● EXERCISE REQUIREMENTS:
Locate the line containing "From the shooting", then please write out that line and all the lines below it in the entries exactly.

● Dataset entries:

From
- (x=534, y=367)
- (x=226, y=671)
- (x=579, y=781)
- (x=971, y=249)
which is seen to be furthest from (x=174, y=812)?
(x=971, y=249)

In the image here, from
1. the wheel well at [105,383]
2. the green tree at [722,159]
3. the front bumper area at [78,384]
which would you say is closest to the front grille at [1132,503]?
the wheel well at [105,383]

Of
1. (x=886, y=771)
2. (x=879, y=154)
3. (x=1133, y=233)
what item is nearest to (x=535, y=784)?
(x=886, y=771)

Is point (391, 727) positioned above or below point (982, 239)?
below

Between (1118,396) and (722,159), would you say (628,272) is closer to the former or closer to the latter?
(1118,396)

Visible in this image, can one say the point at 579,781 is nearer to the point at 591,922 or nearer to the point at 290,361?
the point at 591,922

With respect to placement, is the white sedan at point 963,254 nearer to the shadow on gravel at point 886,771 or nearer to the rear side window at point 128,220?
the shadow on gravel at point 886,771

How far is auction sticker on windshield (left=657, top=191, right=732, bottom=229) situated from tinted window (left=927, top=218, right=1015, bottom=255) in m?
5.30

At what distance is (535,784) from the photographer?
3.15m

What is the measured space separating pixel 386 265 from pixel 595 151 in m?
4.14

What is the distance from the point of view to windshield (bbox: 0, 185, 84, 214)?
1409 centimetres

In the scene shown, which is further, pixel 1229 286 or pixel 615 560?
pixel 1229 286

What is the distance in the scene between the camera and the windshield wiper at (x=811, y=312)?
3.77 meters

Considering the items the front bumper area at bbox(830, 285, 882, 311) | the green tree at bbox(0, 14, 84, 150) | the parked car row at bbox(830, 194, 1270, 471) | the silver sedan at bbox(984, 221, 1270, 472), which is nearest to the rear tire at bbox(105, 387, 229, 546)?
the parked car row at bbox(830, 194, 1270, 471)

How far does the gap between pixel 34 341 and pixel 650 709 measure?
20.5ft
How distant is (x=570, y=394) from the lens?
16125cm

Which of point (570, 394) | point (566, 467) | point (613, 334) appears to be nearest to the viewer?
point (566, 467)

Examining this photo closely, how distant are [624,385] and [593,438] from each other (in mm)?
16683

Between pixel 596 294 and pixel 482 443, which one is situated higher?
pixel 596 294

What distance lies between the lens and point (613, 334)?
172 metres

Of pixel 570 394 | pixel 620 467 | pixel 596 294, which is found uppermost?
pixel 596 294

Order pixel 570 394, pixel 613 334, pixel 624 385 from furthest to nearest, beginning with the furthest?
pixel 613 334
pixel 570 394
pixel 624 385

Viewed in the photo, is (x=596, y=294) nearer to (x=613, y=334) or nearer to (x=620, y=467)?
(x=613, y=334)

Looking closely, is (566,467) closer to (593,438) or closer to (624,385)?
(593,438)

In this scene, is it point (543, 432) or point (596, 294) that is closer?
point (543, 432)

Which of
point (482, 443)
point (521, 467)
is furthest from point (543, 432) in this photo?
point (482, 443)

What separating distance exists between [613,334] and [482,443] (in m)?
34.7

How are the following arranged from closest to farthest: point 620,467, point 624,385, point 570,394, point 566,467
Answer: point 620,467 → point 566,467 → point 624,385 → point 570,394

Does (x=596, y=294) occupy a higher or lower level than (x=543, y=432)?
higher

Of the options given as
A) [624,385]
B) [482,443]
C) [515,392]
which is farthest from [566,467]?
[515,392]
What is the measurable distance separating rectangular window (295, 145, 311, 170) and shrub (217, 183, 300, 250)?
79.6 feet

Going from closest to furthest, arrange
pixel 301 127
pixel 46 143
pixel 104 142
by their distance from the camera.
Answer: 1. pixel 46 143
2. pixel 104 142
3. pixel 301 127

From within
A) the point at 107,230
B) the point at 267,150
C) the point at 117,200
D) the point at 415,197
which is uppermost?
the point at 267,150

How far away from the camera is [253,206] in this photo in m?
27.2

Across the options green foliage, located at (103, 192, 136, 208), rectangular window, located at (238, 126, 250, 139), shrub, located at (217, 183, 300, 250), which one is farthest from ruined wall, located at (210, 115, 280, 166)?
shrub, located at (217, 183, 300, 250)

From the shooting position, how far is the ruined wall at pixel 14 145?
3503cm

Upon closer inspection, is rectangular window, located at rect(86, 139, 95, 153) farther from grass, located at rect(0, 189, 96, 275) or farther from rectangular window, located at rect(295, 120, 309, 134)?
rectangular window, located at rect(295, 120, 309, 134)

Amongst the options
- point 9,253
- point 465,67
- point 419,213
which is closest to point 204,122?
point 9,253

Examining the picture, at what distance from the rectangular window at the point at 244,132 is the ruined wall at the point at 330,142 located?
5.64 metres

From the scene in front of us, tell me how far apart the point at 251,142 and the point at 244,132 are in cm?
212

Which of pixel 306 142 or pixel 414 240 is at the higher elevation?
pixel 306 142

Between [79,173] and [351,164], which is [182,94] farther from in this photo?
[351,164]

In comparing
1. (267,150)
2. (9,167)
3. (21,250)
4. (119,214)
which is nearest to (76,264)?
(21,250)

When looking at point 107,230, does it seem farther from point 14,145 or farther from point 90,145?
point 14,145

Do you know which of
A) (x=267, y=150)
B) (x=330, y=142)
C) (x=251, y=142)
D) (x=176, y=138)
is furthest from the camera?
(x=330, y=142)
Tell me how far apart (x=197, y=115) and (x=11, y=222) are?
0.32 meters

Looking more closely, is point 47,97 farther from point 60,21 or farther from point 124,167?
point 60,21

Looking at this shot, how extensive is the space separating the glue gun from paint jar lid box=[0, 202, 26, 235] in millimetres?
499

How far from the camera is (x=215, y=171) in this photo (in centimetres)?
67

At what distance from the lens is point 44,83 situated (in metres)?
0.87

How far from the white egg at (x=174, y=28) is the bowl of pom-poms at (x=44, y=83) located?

● RESPONSE TO THIS EXERCISE:
From the shooting position, how far is the ruined wall at pixel 14 145?
3503cm

Upon closer inspection, is rectangular window, located at rect(86, 139, 95, 153) farther from grass, located at rect(0, 189, 96, 275) or farther from rectangular window, located at rect(295, 120, 309, 134)?
rectangular window, located at rect(295, 120, 309, 134)

Amongst the options
- point 9,253
- point 465,67
- point 419,213
which is closest to point 204,122?
point 9,253

Examining the picture, at what distance from the rectangular window at the point at 244,132 is the ruined wall at the point at 330,142 located?
5.64 metres

From the scene in front of us, tell me how far apart the point at 251,142 and the point at 244,132 are in cm?
212

Which of pixel 306 142 or pixel 414 240 is at the higher elevation?
pixel 306 142

Between [79,173] and [351,164], which is [182,94] farther from in this photo?
[351,164]

In comparing
1. (267,150)
2. (9,167)
3. (21,250)
4. (119,214)
which is nearest to (76,264)?
(21,250)

When looking at point 107,230, does it seem farther from point 14,145 or farther from point 90,145?
point 14,145

Do you know which of
A) (x=267, y=150)
B) (x=330, y=142)
C) (x=251, y=142)
D) (x=176, y=138)
is furthest from the camera?
(x=330, y=142)
Tell me how far apart (x=197, y=115) and (x=11, y=222) are?
0.32 meters

Looking more closely, is point 47,97 farther from point 60,21 or farther from point 124,167?
point 60,21

Looking at this shot, how extensive is the space separating the glue gun from paint jar lid box=[0, 202, 26, 235] in millimetres?
499

How far from the camera is (x=215, y=171) in this photo (in centimetres)?
67

At what distance from the lens is point 44,83 situated (in metres)?
0.87

How far from the white egg at (x=174, y=28) is the bowl of pom-poms at (x=44, y=83) located?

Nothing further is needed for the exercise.